Whether Roeland Park residents re-elect their current mayor or elect a new one, that person is going to be in for a pretty wild ride.
That’s because the city is facing the loss of more than $500,000 — 20 percent of the city’s annual revenue — when Wal-Mart located along Roe Parkway since 1996 moves to Mission.
How to replace those monies in an already tight budget is going to be a tough challenge for the eventual winner. Three candidates — current Mayor Adrienne Foster, Joel Marquardt and Linda Mau — are vying for mayor in Tuesday’s primary. The top two finishers will compete in the April 2 general election.
Foster, whose regular job is as an adviser to Gov. Sam Brownback, said she is running for re-election because she wants to lead the city out of the financial dilemma that came last year when Wal-Mart announced it would close the city’s store.
Foster says she’s the right person for the job.
“I have the energy, experience, skills and vision to provide strong leadership for the residents of Roeland Park, the City Council and city staff,” said Foster, who was elected to the City Council in 2005 and as mayor in 2009. “I am able to make difficult decisions while working with people of different viewpoints.”
Already some of Foster’s solutions are creating waves. She suggested last year that the city could ax some departments such as the police department and building inspections by paying Johnson County government to take over.
One of Foster’s focuses will be on bringing in new business to replace the revenue, she said. Last fall there was an attempt to increase the sales tax, but voters by a slim margin said no.
Besides the Wal-Mart dilemma, Roeland Park needs to fix its aging infrastructure and pull in new business. She said she has a four-year plan that will address the city’s issues.
Foster, who calls Roeland Park “the best little town in town,” says her experience on the council and as mayor has well prepared her to lead the city through its newest difficulties. She says she has a good working relationship with the staff and the City Council.
“I have emphasized maintaining the quality of our roads, sidewalks and the quality of life for all residents,” she said. “The bottom line is that we will continue to be required to do more with less, and that is tough to do.”
Joel Marquardt, an architect responsible for many unique metal sculptures in the area, has spent years chairing multiple committees in Roeland Park and has gotten to know the people and the issues. Marquardt said the current leadership is not moving in a direction that would benefit the city, and that is why he is running for office.
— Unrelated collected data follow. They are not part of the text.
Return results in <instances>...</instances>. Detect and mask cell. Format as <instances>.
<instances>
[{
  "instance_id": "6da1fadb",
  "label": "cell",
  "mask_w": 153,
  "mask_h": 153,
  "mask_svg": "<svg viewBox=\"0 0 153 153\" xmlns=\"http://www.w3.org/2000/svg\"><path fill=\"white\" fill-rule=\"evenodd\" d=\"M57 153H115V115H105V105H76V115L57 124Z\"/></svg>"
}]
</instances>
A big problem is communication with the public, Marquardt said.
Development projects have been rushed without proper public input. A one-shot sales tax to replace lost Wal-Mart revenue was not communicated to the public, and many citizens didn’t understand it, he said.
Preliminary solutions for the projected revenue loss, such as axing city departments, have been shared with the media before they were thought out, he said.
“This led to undermining the confidence of our city employees and compromised our relationships with neighboring municipalities,” Marquardt said.
The most important issues that Roeland Park needs to address, Marquardt believes, include Wal-Mart’s departure, the old pool site, the old cloverleaf at Johnson Drive and Roe Boulevard and the community center.
Future budget shortfalls because of lost revenue may be solved using a myriad of tools, he said.
“I am not sure that a single-pronged approach, such as cutting out an entire city department, will be the right answer,” Marquardt said.
Marquardt said he brings 28 years of education and work experience in management, planning, development, architecture and engineering to the table. He has worked with the city over the last eight years analyzing the city’s properties.
Mau, a former councilwoman, says she decided to run for office again because she is deeply worried about the city’s financial system and what that means for the economy and the community.
Mau, a longtime community activist, said that for the past seven years, the city had taken actions “that put us perilously close to extinction.”
Current city practices discourage compromise, transparency and thorough vetting, she said, and decisions have been recklessly and hastily made.
“Tackling these problems will require a degree of sacrifice impossible under the existing policy process,” Mau said.
The main issues include bringing fiscal responsibility, economic growth and much-needed jobs, especially in light of the Wal-Mart loss.
One way to bring more economic development would be to improve the city’s tax structure so that businesses can thrive.
Mau said she was against cutting the police department and privatizing public works to shore up the budget. The community center is an important part of the city and needs to be protected.
In addition Mau said there needs to be more transparency for residents. Last month it came to light that the city had plans to raze the current community center to make way for low- to moderate-income senior housing and a new community center. Residents were outraged that the plan had not had any public input or a bidding process.
Mau often is outspoken on issues at council meetings, and at the Feb. 6 meeting, she told the council, “The process hasn’t been transparent. There’s been no input from the community.” The council reversed itself and rejected the project.